Re: Discarding DISCARD ALL

From
James Coleman
Date:
I hope to do further review of the patch later this week, but I wanted
to at least comment on this piece:

On Wed, Jan 20, 2021 at 2:48 AM Peter Eisentraut
<peter.eisentraut@enterprisedb.com> wrote:
>
> On 2020-12-23 15:33, Simon Riggs wrote:
> > Poolers such as pgbouncer would then be able to connect transaction
> > mode pools by setting transaction_cleanup=on at time of connection,
> > avoiding any need to issue a server_reset_query, removing the DISCARD
> > ALL command from the normal execution path, while still achieving the
> > same thing.
>
> PgBouncer does not send DISCARD ALL in transaction mode.  There is a
> separate setting to do that, but it's not the default, and it's more of
> a workaround for bad client code.  So I don't know if this feature would
> be of much use for PgBouncer.  Other connection poolers might have other
> opinions.

Yes, to have server_reset_query apply in transaction pooling mode you
have to additionally configure pgbouncer with
server_reset_query_always enabled.

I'd mildly take issue with "a workaround for bad client code". Yes,
clients in transaction pooling mode shouldn't issue (for example) `SET
...`, but there's no way I'm aware of in Postgres to prevent
session-specific items like those GUCs from being set by a given user,
so I view it more like a safeguard than a workaround.

In our setup we have server_reset_query_always=1 as such a safeguard,
because it's too easy for application code to update, for example,
statement_timeout to disastrous results. But we also work to make sure
those don't happen (or get cleaned up if they happen to slip in).

An alternative approach that occurred to me while typing this reply: a
setting in Postgres that would disallow setting session level GUCs
(i.e., enforce `SET LOCAL` transaction level usage instead) would
remove a large chunk of our need to set server_reset_query_always=1
(and more interestingly it'd highlight when broken code gets pushed).
But even with that, I see some value in the proposed setting since
there is additional session state beyond GUCs.

James



Re: Discarding DISCARD ALL

From
Simon Riggs
Date:
On Wed, 20 Jan 2021 at 14:21, James Coleman <jtc331@gmail.com> wrote:

> An alternative approach that occurred to me while typing this reply: a
> setting in Postgres that would disallow setting session level GUCs
> (i.e., enforce `SET LOCAL` transaction level usage instead) would
> remove a large chunk of our need to set server_reset_query_always=1
> (and more interestingly it'd highlight when broken code gets pushed).
> But even with that, I see some value in the proposed setting since
> there is additional session state beyond GUCs.

• Supplied material:
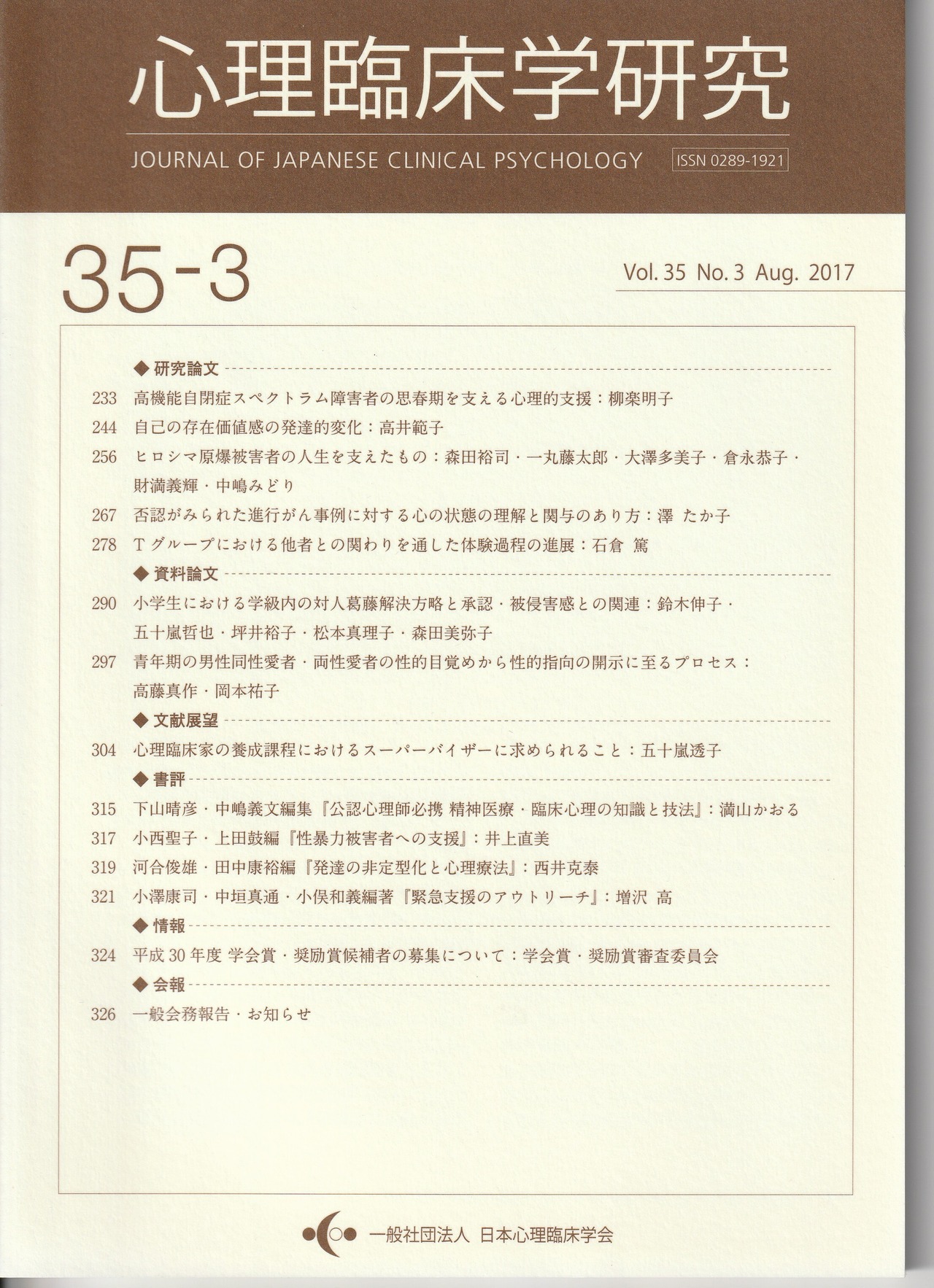 心理臨床学研究

JOURNAL OF JAPANESE CLINICAL PSYCHOLOGY ISSN 0289-1921

35-3

Vol. 35 No. 3 Aug. 2017

◆ 研究論文

233 高機能自閉症スペクトラム障害者の思春期を支える心理的支援：柳楽明子

244 自己の存在価値感の発達的変化：高井範子

256 ヒロシマ原爆被害者の人生を支えたもの：森田裕司・一丸藤太郎・大澤多美子・倉永恭子・財満義輝・中嶋みどり

267 否認がみられた進行がん事例に対する心の状態の理解と関与のあり方：澤 たか子

278 Tグループにおける他者との関わりを通した体験過程の進展：石倉 篤

◆ 資料論文

290 小学生における学級内の対人葛藤解決方略と承認・被侵害感との関連：鈴木伸子・五十嵐哲也・坪井裕子・松本真理子・森田美弥子

297 青年期の男性同性愛者・両性愛者の性的目覚めから性的指向の開示に至るプロセス：高藤真作・岡本祐子

◆ 文献展望

304 心理臨床家の養成課程におけるスーパーバイザーに求められること：五十嵐透子

◆ 書評

315 下山晴彦・中嶋義文編集『公認心理師必携 精神医療・臨床心理の知識と技法』：満山かおる

317 小西聖子・上田鼓編『性暴力被害者への支援』：井上直美

319 河合俊雄・田中康裕編『発達の非定型化と心理療法』：西井克泰

321 小澤康司・中垣真通・小俣和義編著『緊急支援のアウトリーチ』：増沢 高

◆ 情報

324 平成30年度 学会賞・奨励賞候補者の募集について：学会賞・奨励賞審査委員会

◆ 会報

326 一般会務報告・お知らせ

一般社団法人 日本心理臨床学会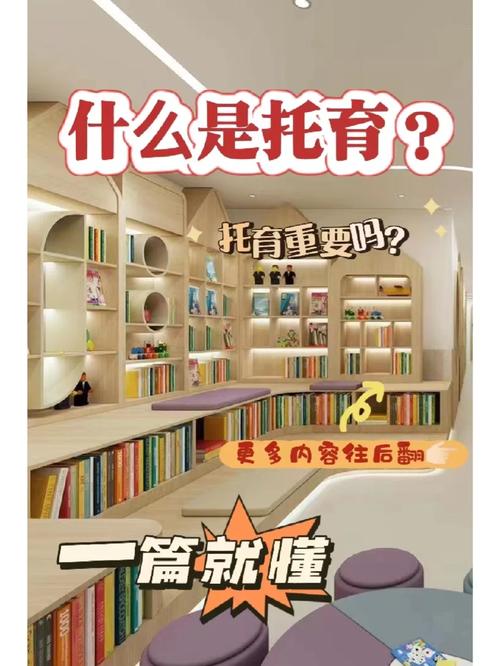 什么是托育？

托育重要吗？

更多内容往后翻

一篇就懂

• Activity 1: From the DISCARD ALL thread, reproduce the passage that begins at the words "Yes, to have" and stops after "than a workaround.".
• Activity 2: Condense the paragraph in the DISCARD ALL thread that opens with "In our setup we have" into a single shorter sentence.

• Exercise output 1:
Yes, to have server_reset_query apply in transaction pooling mode you
have to additionally configure pgbouncer with
server_reset_query_always enabled.

I'd mildly take issue with "a workaround for bad client code". Yes,
clients in transaction pooling mode shouldn't issue (for example) `SET
...`, but there's no way I'm aware of in Postgres to prevent
session-specific items like those GUCs from being set by a given user,
so I view it more like a safeguard than a workaround.

• Exercise output 2: Their setup uses server_reset_query_always=1 as a safeguard, since application code can too easily change settings like statement_timeout with disastrous results, though they also work to prevent such changes or clean them up when they slip in.